> _TRECHO PARA LEITURA_:
——

Política MEDIDA DE SEGURANÇA
Projeto aprovado no Senado pode permitir que vítimas de violência doméstica mudem de nome; entenda o que ainda falta
Mulheres vítimas de violência doméstica e familiar ainda não têm o direito de mudar de nome com base nessa proposta, mas um projeto que prevê essa possibilidade deu mais um passo no Congresso Nacional.
16/07/2026 09h14
Por: Redação Fonte: AGENCIA BRASIL

A Comissão de Direitos Humanos (CDH) do Senado aprovou, nesta quarta-feira (15), o Projeto de Lei (PL) 1.976/2025, que autoriza a alteração do nome da vítima como medida de proteção em situações de risco. A proposta busca dificultar que agressores localizem a mulher e ampliar os mecanismos de segurança previstos na legislação.

Pelo texto, a mudança de nome poderá ser autorizada quando houver necessidade de preservar a integridade física, psicológica ou a identidade da vítima. Além disso, mulheres em situação de maior vulnerabilidade poderão ser encaminhadas para avaliação de inclusão em programas de proteção a vítimas e testemunhas ameaçadas.

——

> _Itens de dados_:
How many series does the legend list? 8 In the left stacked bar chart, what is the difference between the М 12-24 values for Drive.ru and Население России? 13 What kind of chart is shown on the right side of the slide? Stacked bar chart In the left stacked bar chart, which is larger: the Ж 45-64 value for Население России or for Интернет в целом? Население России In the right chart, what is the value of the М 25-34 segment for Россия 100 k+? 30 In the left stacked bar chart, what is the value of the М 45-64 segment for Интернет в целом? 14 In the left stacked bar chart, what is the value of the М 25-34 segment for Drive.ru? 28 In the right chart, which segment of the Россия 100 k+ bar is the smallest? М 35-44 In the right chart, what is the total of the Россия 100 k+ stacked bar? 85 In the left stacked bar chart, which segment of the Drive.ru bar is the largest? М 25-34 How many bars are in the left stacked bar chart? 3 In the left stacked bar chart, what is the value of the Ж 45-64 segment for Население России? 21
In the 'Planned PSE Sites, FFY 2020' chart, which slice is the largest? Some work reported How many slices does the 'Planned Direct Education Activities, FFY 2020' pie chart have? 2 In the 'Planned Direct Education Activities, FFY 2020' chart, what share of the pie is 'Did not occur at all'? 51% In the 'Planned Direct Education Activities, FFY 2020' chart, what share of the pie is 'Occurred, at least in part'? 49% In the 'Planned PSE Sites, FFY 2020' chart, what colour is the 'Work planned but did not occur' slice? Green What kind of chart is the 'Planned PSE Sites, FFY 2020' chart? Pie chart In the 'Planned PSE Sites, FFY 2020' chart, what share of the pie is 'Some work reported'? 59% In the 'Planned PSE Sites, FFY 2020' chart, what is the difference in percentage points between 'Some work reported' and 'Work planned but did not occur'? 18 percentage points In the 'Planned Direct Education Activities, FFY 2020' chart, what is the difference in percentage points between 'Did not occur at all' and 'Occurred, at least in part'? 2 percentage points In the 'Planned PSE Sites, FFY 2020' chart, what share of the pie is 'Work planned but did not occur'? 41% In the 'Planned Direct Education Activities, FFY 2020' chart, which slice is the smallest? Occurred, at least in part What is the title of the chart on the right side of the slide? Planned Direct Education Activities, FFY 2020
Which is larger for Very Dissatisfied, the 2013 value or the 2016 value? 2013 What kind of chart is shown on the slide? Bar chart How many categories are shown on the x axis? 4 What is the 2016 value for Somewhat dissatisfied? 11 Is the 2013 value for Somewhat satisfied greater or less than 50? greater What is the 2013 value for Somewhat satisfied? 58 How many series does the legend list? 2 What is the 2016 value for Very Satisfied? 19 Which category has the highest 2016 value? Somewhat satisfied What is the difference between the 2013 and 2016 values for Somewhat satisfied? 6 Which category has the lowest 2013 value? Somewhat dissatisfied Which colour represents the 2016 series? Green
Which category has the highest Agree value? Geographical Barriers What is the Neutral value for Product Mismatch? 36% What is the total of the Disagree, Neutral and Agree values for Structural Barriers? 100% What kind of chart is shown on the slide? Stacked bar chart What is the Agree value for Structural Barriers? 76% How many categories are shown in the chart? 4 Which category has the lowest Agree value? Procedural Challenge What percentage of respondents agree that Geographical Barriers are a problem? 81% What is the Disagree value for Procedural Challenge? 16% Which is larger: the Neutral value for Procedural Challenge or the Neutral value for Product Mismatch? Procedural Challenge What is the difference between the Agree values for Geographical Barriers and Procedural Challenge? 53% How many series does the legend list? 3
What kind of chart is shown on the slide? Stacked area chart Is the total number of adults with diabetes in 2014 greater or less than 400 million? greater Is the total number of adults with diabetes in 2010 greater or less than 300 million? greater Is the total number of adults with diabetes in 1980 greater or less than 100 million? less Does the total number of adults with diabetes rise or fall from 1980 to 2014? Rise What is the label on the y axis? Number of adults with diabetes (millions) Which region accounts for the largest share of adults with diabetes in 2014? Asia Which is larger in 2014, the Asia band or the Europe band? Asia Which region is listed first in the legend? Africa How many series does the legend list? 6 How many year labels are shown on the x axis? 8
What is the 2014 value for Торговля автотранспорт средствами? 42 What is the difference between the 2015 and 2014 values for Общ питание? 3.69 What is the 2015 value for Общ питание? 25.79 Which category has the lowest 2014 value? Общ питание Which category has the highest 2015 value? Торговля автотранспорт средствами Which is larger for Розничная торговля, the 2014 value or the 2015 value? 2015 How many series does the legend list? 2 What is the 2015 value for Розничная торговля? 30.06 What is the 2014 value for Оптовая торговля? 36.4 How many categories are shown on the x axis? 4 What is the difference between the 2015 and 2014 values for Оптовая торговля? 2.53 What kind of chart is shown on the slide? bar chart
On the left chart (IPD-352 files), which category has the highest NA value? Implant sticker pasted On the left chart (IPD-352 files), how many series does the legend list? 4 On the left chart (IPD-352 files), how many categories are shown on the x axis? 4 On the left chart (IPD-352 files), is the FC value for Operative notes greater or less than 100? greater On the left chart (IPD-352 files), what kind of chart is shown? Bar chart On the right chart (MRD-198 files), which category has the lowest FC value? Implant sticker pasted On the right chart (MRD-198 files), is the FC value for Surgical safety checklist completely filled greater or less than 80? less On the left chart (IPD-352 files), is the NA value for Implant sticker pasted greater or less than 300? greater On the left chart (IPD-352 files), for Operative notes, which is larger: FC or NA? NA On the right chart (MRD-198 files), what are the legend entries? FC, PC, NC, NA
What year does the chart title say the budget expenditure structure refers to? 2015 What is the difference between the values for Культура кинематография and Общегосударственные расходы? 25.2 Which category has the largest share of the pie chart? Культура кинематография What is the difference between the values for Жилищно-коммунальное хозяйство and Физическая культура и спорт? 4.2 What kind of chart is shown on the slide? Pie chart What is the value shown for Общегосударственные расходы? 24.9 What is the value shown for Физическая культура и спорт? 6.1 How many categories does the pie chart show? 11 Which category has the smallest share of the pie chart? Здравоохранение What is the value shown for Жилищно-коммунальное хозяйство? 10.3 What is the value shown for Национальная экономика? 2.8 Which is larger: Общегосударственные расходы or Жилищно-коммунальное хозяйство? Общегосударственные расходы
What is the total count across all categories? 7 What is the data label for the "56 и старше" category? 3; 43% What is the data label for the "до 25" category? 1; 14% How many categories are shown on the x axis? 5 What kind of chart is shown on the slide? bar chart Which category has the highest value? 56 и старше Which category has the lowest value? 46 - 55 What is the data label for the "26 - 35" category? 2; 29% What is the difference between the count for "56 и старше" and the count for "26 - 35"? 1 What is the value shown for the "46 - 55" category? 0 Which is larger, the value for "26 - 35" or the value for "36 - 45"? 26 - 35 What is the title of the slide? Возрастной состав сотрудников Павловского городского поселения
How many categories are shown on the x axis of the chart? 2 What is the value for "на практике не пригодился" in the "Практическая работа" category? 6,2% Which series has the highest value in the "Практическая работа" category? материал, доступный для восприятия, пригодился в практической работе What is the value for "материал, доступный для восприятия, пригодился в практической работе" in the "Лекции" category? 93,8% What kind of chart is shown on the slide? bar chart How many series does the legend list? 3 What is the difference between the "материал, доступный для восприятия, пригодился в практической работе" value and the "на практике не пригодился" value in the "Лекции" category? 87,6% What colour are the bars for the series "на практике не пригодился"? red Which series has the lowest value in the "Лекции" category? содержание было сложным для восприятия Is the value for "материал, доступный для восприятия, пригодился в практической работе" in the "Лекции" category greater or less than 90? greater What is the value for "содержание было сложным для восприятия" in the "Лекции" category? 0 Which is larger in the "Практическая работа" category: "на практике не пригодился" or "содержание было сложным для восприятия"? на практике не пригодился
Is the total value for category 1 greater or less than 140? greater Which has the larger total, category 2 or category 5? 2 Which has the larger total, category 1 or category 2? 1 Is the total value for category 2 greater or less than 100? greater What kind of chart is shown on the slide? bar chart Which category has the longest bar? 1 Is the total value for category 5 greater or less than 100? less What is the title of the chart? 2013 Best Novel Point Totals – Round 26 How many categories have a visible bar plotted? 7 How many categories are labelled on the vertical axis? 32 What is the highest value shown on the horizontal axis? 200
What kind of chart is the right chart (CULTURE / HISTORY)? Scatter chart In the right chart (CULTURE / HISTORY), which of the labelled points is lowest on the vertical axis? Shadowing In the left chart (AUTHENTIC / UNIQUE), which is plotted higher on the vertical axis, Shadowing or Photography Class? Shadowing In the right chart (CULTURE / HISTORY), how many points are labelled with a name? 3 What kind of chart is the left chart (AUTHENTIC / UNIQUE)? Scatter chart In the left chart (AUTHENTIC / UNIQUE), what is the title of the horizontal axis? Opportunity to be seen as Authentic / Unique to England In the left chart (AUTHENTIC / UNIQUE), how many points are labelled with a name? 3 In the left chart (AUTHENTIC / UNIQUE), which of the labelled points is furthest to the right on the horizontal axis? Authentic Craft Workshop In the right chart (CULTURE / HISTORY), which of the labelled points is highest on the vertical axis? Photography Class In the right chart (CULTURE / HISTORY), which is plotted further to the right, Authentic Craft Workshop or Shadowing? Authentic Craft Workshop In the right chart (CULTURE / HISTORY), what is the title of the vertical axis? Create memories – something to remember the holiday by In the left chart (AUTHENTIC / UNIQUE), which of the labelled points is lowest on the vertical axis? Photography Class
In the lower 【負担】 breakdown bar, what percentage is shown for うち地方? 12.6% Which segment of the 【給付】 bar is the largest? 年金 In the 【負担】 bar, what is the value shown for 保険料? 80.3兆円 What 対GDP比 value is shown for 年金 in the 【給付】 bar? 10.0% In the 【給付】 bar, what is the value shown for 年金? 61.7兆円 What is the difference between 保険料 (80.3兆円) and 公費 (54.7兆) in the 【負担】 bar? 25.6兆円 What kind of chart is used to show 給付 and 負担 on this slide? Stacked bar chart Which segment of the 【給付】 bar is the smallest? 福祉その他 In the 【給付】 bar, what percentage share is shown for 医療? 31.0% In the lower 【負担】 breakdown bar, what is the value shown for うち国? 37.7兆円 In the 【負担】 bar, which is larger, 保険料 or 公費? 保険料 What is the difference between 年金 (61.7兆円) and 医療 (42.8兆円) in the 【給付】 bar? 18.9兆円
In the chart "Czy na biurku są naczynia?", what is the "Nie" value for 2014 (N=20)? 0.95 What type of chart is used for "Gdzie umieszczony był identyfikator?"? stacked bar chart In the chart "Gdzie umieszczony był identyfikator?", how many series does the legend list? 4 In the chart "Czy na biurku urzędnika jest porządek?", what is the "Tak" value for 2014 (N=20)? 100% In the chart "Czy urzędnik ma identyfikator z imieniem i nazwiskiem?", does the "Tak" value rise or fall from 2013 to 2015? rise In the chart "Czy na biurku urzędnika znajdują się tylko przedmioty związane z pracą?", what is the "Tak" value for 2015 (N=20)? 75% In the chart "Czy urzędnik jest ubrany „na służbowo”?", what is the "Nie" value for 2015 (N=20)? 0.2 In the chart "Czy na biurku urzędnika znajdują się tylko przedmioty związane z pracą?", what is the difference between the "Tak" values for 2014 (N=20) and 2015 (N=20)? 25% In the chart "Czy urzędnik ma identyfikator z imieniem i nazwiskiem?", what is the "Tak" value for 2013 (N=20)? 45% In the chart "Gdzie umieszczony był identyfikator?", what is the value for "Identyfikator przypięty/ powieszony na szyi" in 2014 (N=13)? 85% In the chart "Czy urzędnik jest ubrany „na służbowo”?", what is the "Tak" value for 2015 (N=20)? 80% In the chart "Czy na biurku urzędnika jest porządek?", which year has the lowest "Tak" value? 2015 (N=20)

——

> _VERIFIQUE A COMPREENSÃO_:
(1) Reescreva em forma de lista o parágrafo da notícia que começa com "Pelo texto, a mudança de nome", mantendo as informações principais.
(2) Responda com base na notícia:
(a) Qual comissão do Senado aprovou o projeto?
(b) Qual é o número do projeto de lei aprovado?
(c) Que fonte a notícia indica?
(3) Transcreva literalmente o trecho da notícia que vai de "16/07/2026 09h14" até "e testemunhas ameaçadas.", incluindo este último.
Os registros não têm relação com o que se pede aqui.

> _RESPOSTAS EM ORDEM_:
(1)
- A mudança de nome poderá ser autorizada quando for necessário preservar a integridade física, psicológica ou a identidade da vítima.
- Mulheres em situação de maior vulnerabilidade poderão ser encaminhadas para avaliação de inclusão em programas de proteção a vítimas e testemunhas ameaçadas.

(2)
(a) A Comissão de Direitos Humanos (CDH).
(b) PL 1.976/2025.
(c) AGENCIA BRASIL.

(3)
16/07/2026 09h14
Por: Redação Fonte: AGENCIA BRASIL

A Comissão de Direitos Humanos (CDH) do Senado aprovou, nesta quarta-feira (15), o Projeto de Lei (PL) 1.976/2025, que autoriza a alteração do nome da vítima como medida de proteção em situações de risco. A proposta busca dificultar que agressores localizem a mulher e ampliar os mecanismos de segurança previstos na legislação.

Pelo texto, a mudança de nome poderá ser autorizada quando houver necessidade de preservar a integridade física, psicológica ou a identidade da vítima. Além disso, mulheres em situação de maior vulnerabilidade poderão ser encaminhadas para avaliação de inclusão em programas de proteção a vítimas e testemunhas ameaçadas.